■ Data for processing ■
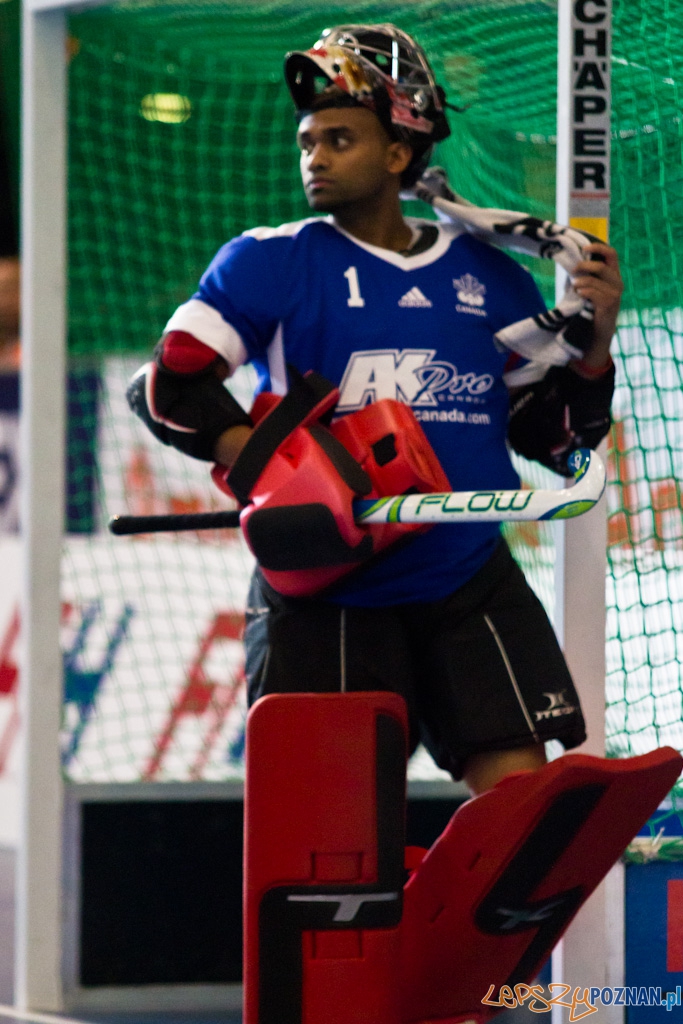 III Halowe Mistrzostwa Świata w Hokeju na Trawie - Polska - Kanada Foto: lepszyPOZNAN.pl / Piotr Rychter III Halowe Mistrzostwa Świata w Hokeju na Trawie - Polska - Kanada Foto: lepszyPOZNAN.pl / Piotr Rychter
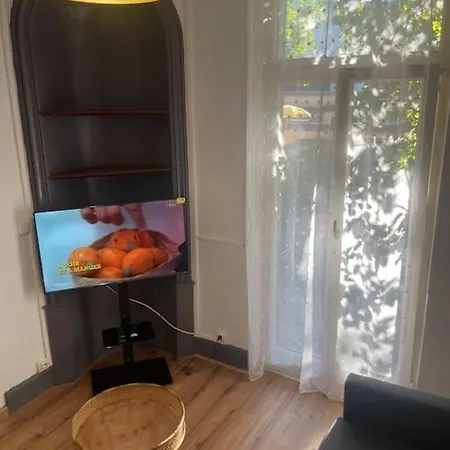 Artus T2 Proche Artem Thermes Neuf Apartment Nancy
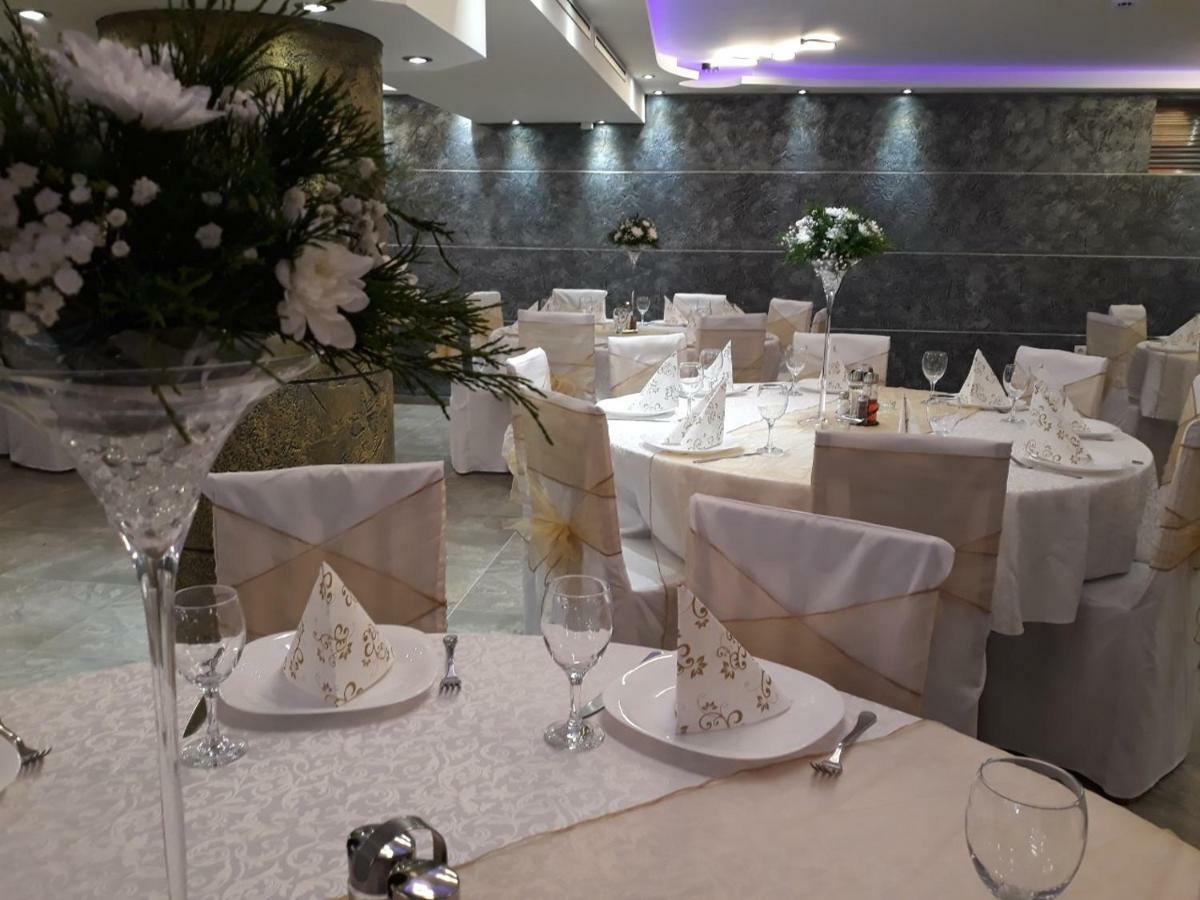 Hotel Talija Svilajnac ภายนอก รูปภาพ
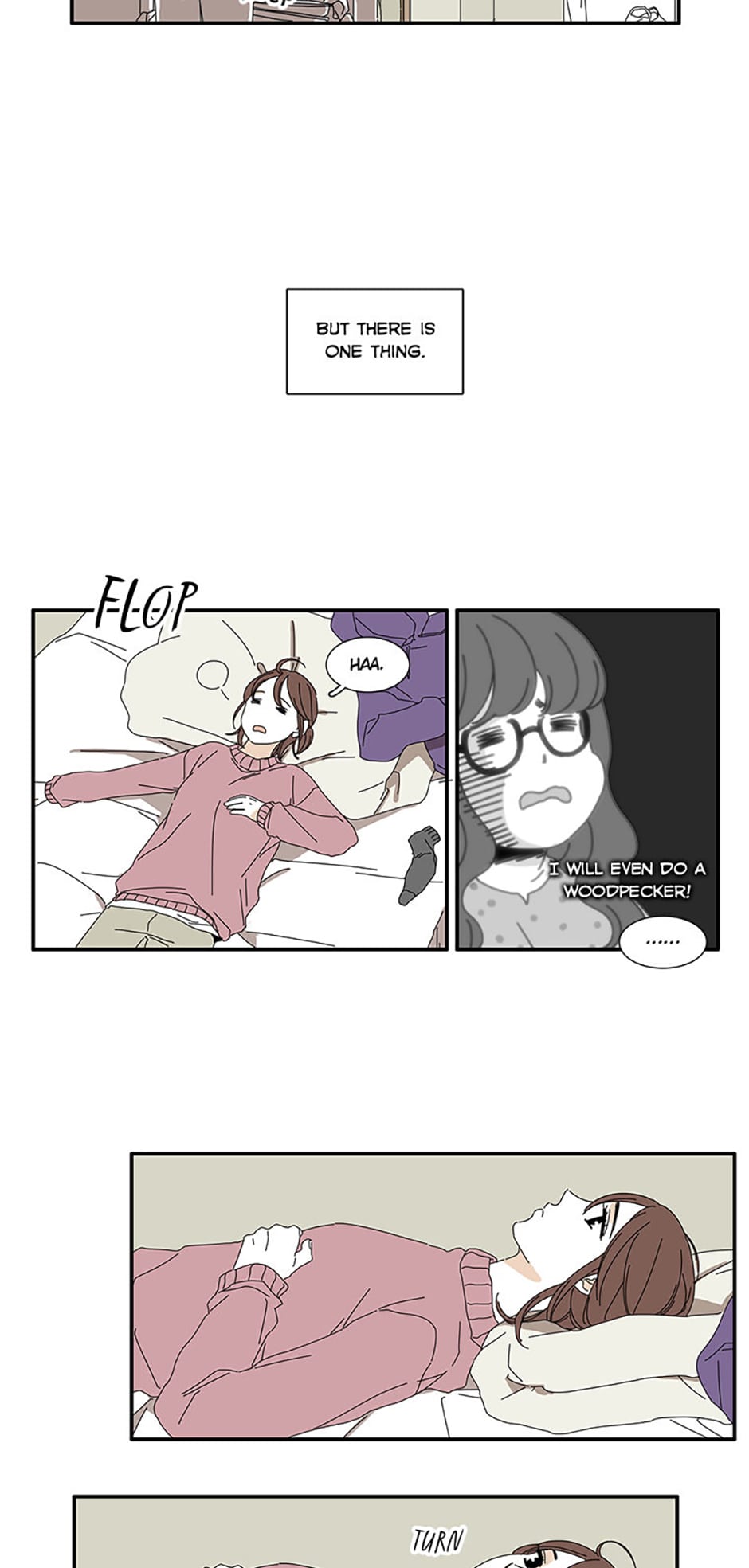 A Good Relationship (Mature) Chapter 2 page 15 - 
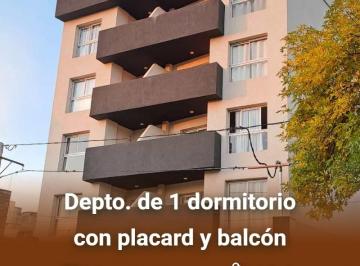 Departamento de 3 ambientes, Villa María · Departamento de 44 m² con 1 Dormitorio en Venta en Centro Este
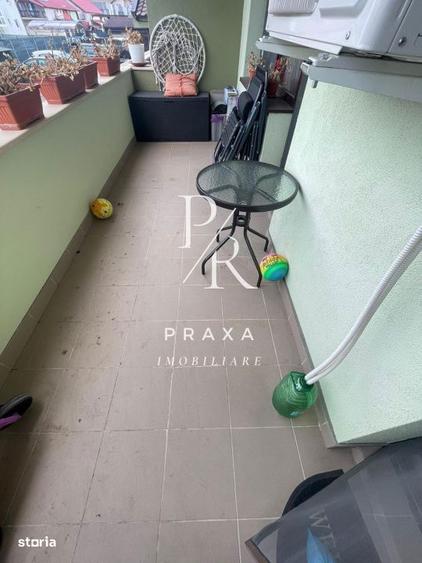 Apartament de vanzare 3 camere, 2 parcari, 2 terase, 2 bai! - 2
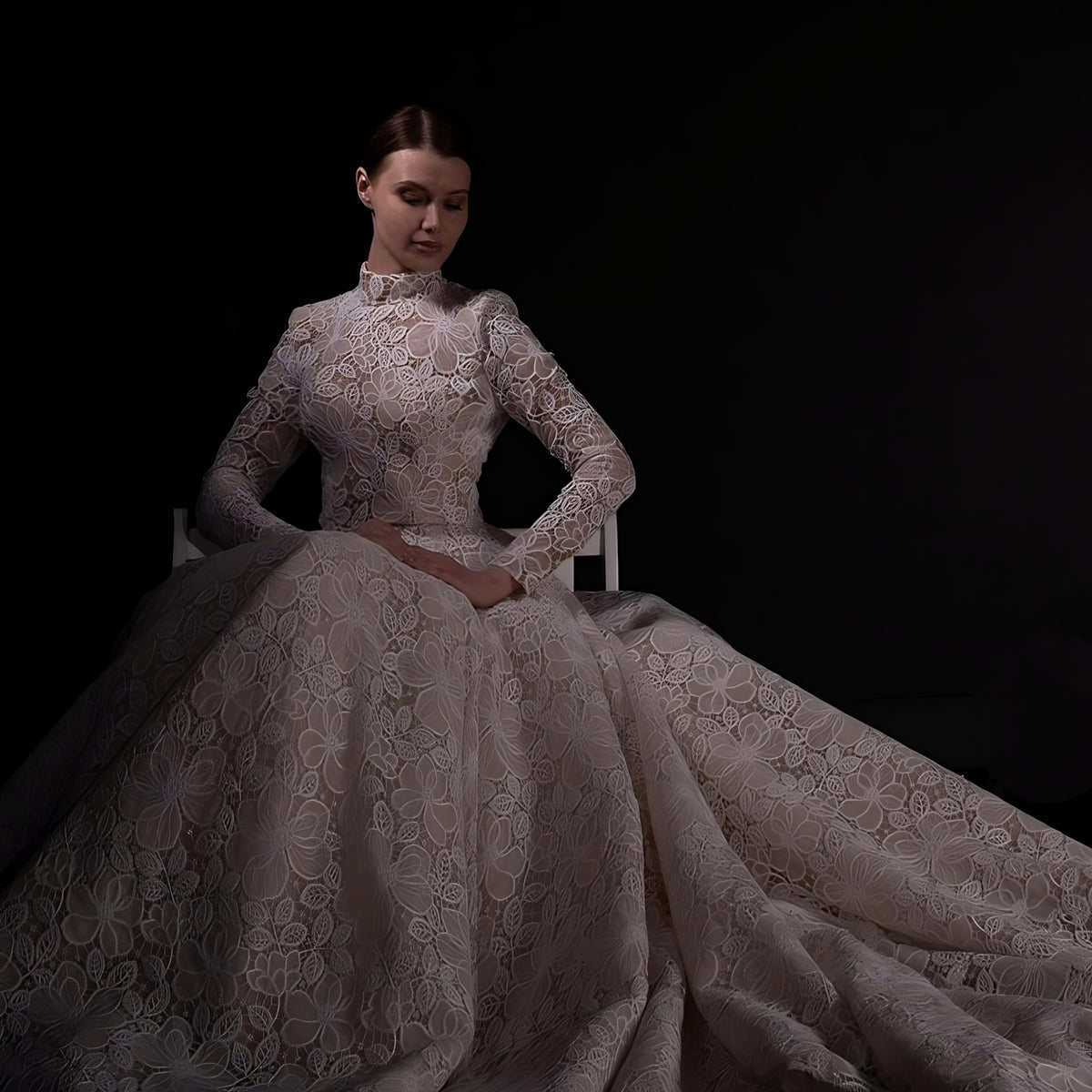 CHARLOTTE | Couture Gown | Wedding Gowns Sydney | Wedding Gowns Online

■ The problem ■
The copy must reproduce every entry exactly while excluding all pictures.

■ Answer space ■
 III Halowe Mistrzostwa Świata w Hokeju na Trawie - Polska - Kanada Foto: lepszyPOZNAN.pl / Piotr Rychter III Halowe Mistrzostwa Świata w Hokeju na Trawie - Polska - Kanada Foto: lepszyPOZNAN.pl / Piotr Rychter
 Artus T2 Proche Artem Thermes Neuf Apartment Nancy
 Hotel Talija Svilajnac ภายนอก รูปภาพ
 A Good Relationship (Mature) Chapter 2 page 15 - 
 Departamento de 3 ambientes, Villa María · Departamento de 44 m² con 1 Dormitorio en Venta en Centro Este
 Apartament de vanzare 3 camere, 2 parcari, 2 terase, 2 bai! - 2
 CHARLOTTE | Couture Gown | Wedding Gowns Sydney | Wedding Gowns Online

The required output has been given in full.